* [Goal of the exercise]: Set down a faithful copy of every record, and skip the pictures in it.
BEGIN
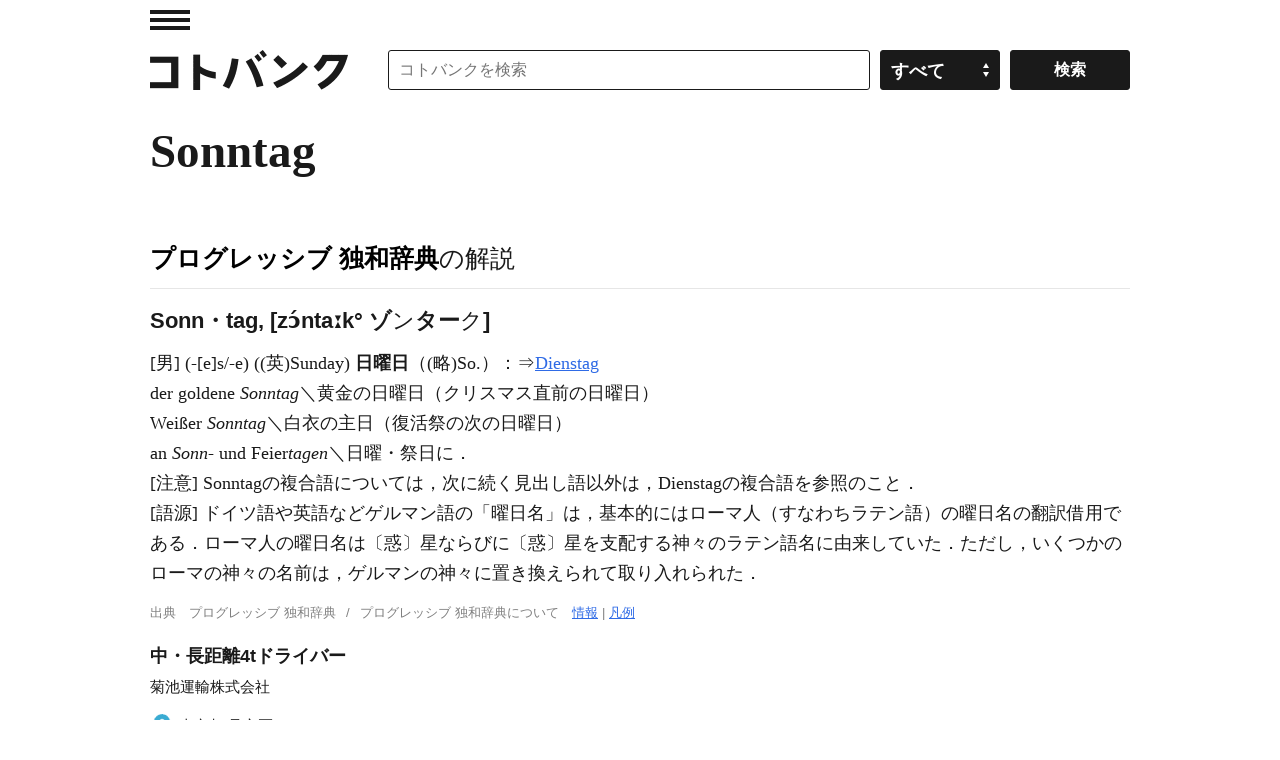

--- FILE ---
content_type: application/javascript; charset=utf-8
request_url: https://fundingchoicesmessages.google.com/f/AGSKWxW3dw3A7NxWwpFv8prVvvTnj4jghOz3IoiEj0KlU4vRjloICksEGdKn5l5k2WmJWMKUzXEHj-aVpuz0_Yzu35IyDHUxfldy3Flt_JN33Xxki6y3jwUpuBTPw1C55eIuJ4KoQfzOvIkd6cIJqZNB129SyQK2f8xrj8KomfF2QesXPHeXsqi4rzYHbHe2/_/googleafc./pc_ads._ads_cached..question_page_content:-abp-has(div:-abp-contains(ad)).eg/ads/
body_size: -1290
content:
window['0f58bc37-9272-4dd4-aba4-07b8b4aee9a7'] = true;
END
* [Answer to the exercise]:
--- FILE ---
content_type: application/javascript; charset=utf-8
request_url: https://fundingchoicesmessages.google.com/f/AGSKWxW3dw3A7NxWwpFv8prVvvTnj4jghOz3IoiEj0KlU4vRjloICksEGdKn5l5k2WmJWMKUzXEHj-aVpuz0_Yzu35IyDHUxfldy3Flt_JN33Xxki6y3jwUpuBTPw1C55eIuJ4KoQfzOvIkd6cIJqZNB129SyQK2f8xrj8KomfF2QesXPHeXsqi4rzYHbHe2/_/googleafc./pc_ads._ads_cached..question_page_content:-abp-has(div:-abp-contains(ad)).eg/ads/
body_size: -1290
content:
window['0f58bc37-9272-4dd4-aba4-07b8b4aee9a7'] = true;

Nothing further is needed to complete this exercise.